The Cox regression results of mortality were shown in Table 2. CMWI was associated with increased mortality, such that one-point increase in baseline CMWI increased the mortality risk by 18% (HR = 1.18, 95% CI = 1.14, 1.22, P < 0.001). A dose-response relationship existed between mortality hazard ratios and CMWI categories. Compared to the bottom tertile, individuals in the middle tertile and top tertile of CMWI had 132% (HR = 1.32, 95%CI = 1.12, 1.55, P < 0.001) and 252% (HR = 2.52, 95% CI = 2.07, 3.05, P < 0.001) higher mortality risks, respectively (Table 2). Kaplan–Meier curves of all-cause mortality stratified by CMWI categories also demonstrated a significant higher all-cause mortality with higher CMWI levels (Log-rank P < 0.0001, Fig. 2). In a sensitivity analysis of the relationship between CMWI (continuous and categorical) and mortality, the finding was similar to the main analysis for mortality (Supplementary Table 4). The CMWI was associated with increased mortality, such that one-point increase in baseline CMWI increased the morality risk by 17% (HR = 1.17, 95% CI = 1.13, 1.21, P < 0.001). The results of our sensitivity analyses within the older age group, which were consistent with the main model analysis, suggest the robustness of our main findings.

Fig. 2
figure 2

Seven-year Kaplan-Meier survival curve for mortality for categories of CMWI

The logistic regression results of disability were shown in Table 2. CMWI was associated with increased disability, such that one-point increase in baseline CMWI increased the disability risk by 12% (OR = 1.12, 95% CI = 1.05, 1.20, P < 0.01). The similar dose-response relationship was observed between disability odds ratios and CMWI categories. The odds of disability were estimated to be 90% higher in the severe category compared to the mild category (OR = 1.99, 95% CI = 1.16, 3.63, P < 0.05), although statistical significance was not attained in the moderate category (OR = 1.56, 95% CI = 0.94, 2.79, P = 0.11).

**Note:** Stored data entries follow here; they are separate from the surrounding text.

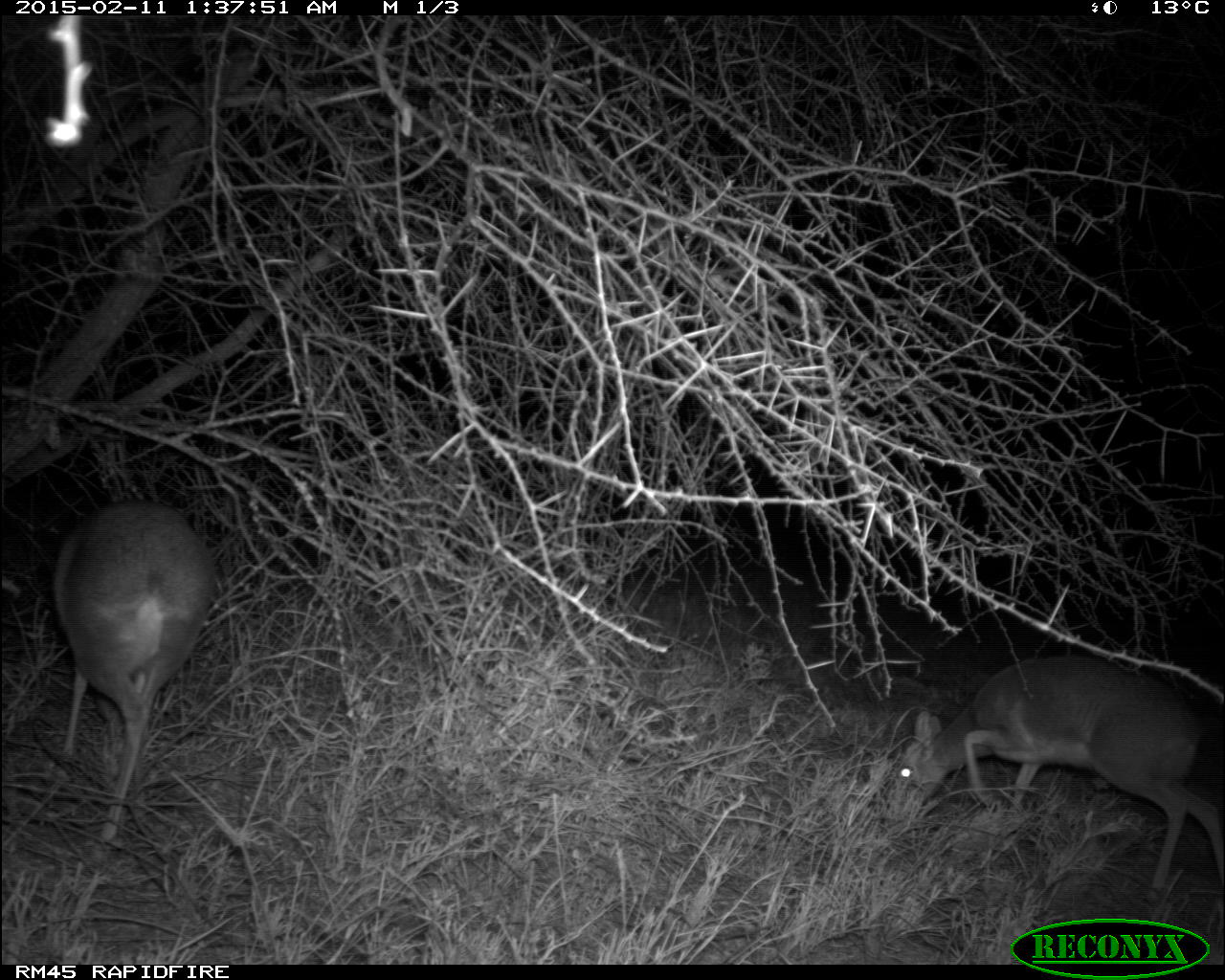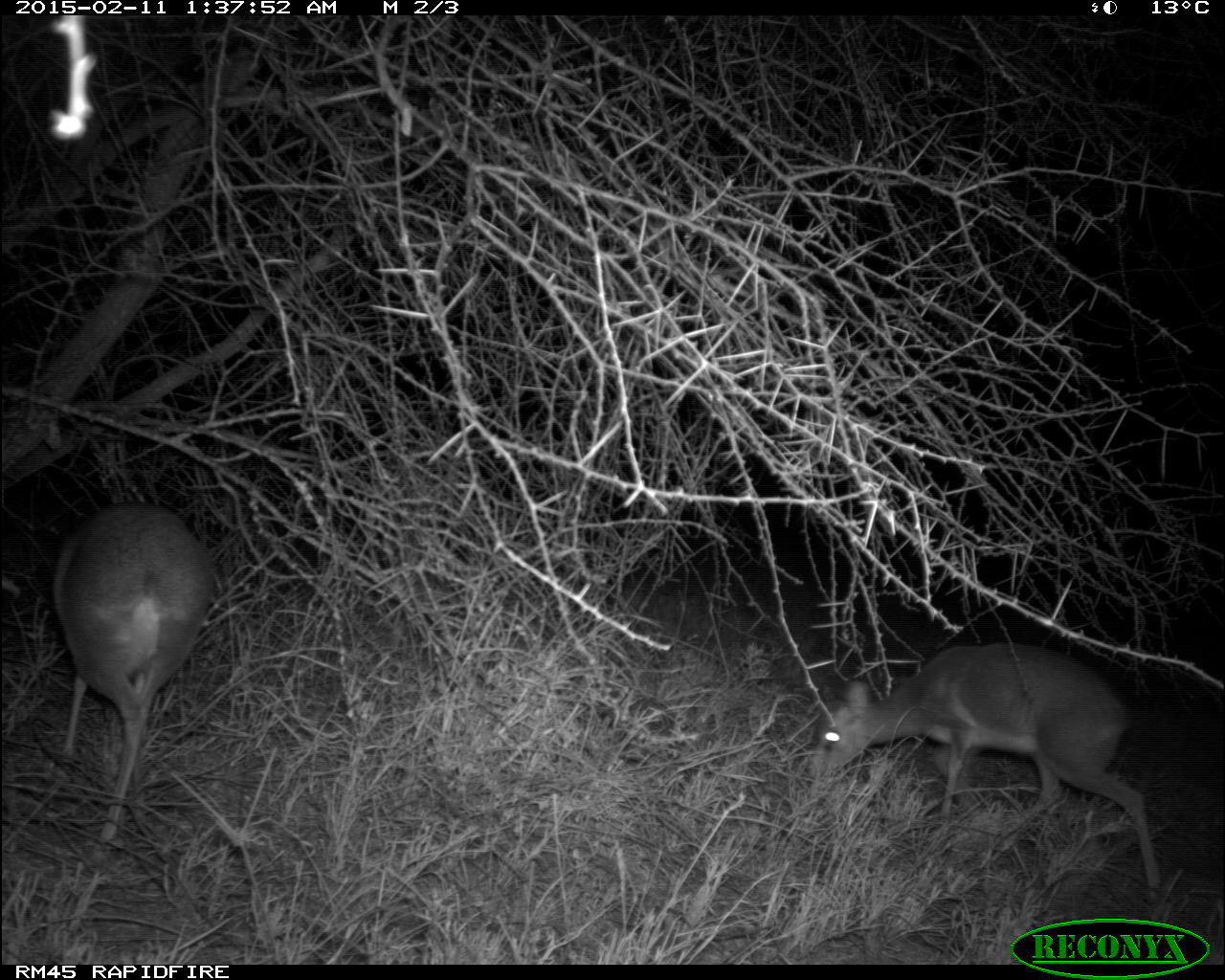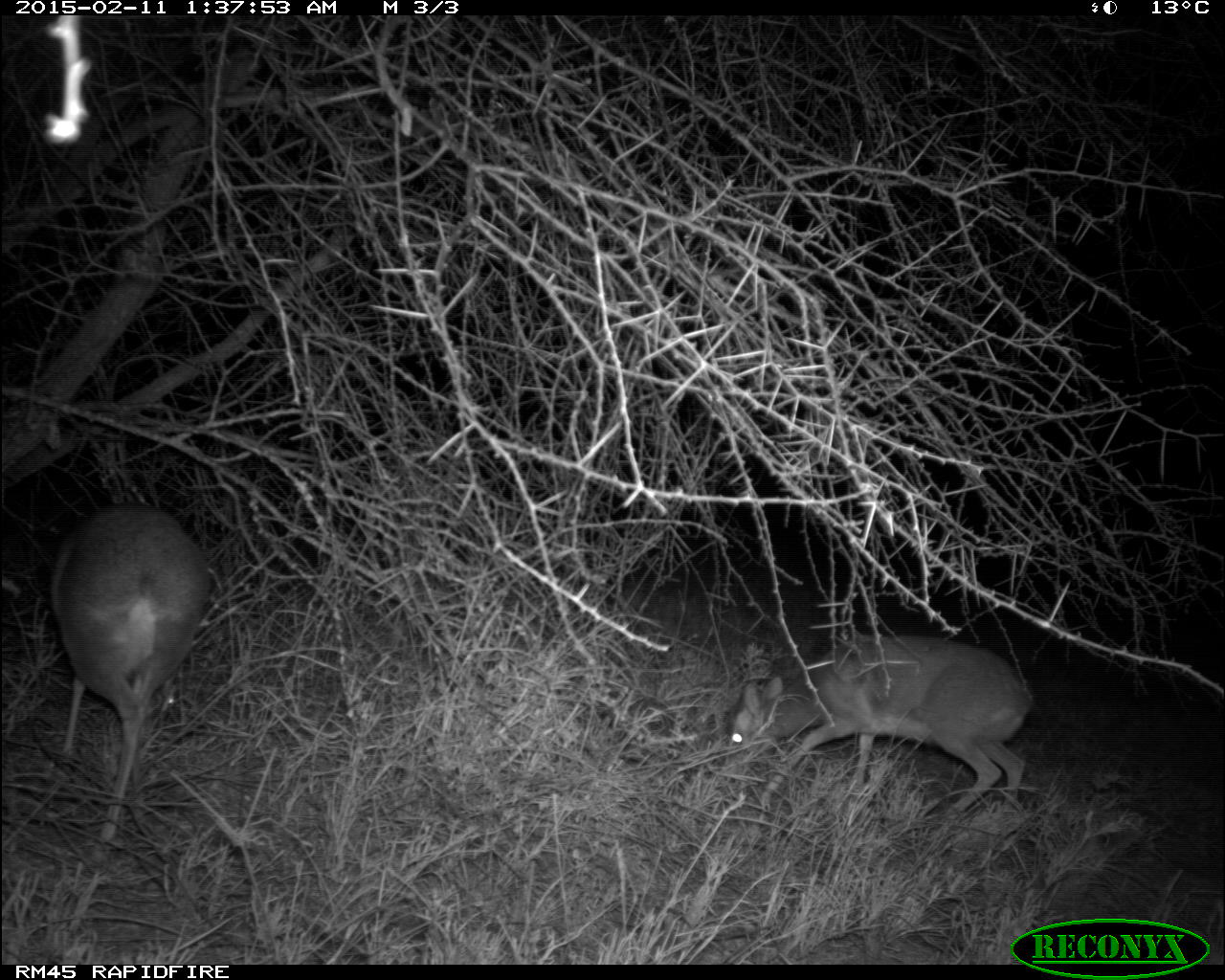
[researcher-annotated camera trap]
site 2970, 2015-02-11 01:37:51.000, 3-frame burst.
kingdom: Animalia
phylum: Chordata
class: Mammalia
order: Artiodactyla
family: Bovidae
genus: Madoqua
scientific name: Madoqua guentheri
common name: günther's dik-dik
Madoqua guentheri (günther's dik-dik), count 2.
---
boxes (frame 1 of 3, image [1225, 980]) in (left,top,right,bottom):
madoqua guentheri: (881,653,1225,910); (49,497,219,864)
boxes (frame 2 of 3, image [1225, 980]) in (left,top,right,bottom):
madoqua guentheri: (805,639,1167,907); (51,498,212,853)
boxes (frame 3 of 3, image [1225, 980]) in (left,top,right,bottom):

In addition, we compared the validity of CMWI and other multimorbidity indices for predicting the two health outcomes. For mortality, CMWI showed a better validity with a lowest AIC (21,342) and same C-statistic (0.76). For disability, CMWI demonstrated the better model fit with smaller AIC and comparable prediction performance, as both the continuous and categorical forms had the comparable AUC (0.84), and the smaller AIC (2,186 and 2,191, respectively) (Supplementary Tables 5& 6).

Discussion

We assessed the validity of CMWI in quantifying disease burden and associated of disability and mortality for Chinese older adults, utilizing routinely collected health check-ups data of primary care. We found half of these older adults investigated had multimorbidity burden below 1.70 as measured by CMWI, with one unit increase in CMWI associated with 12% and 18% increased risks in subsequent disability and mortality, respectively. Adequate model fits support the application of CMWI to primary care data.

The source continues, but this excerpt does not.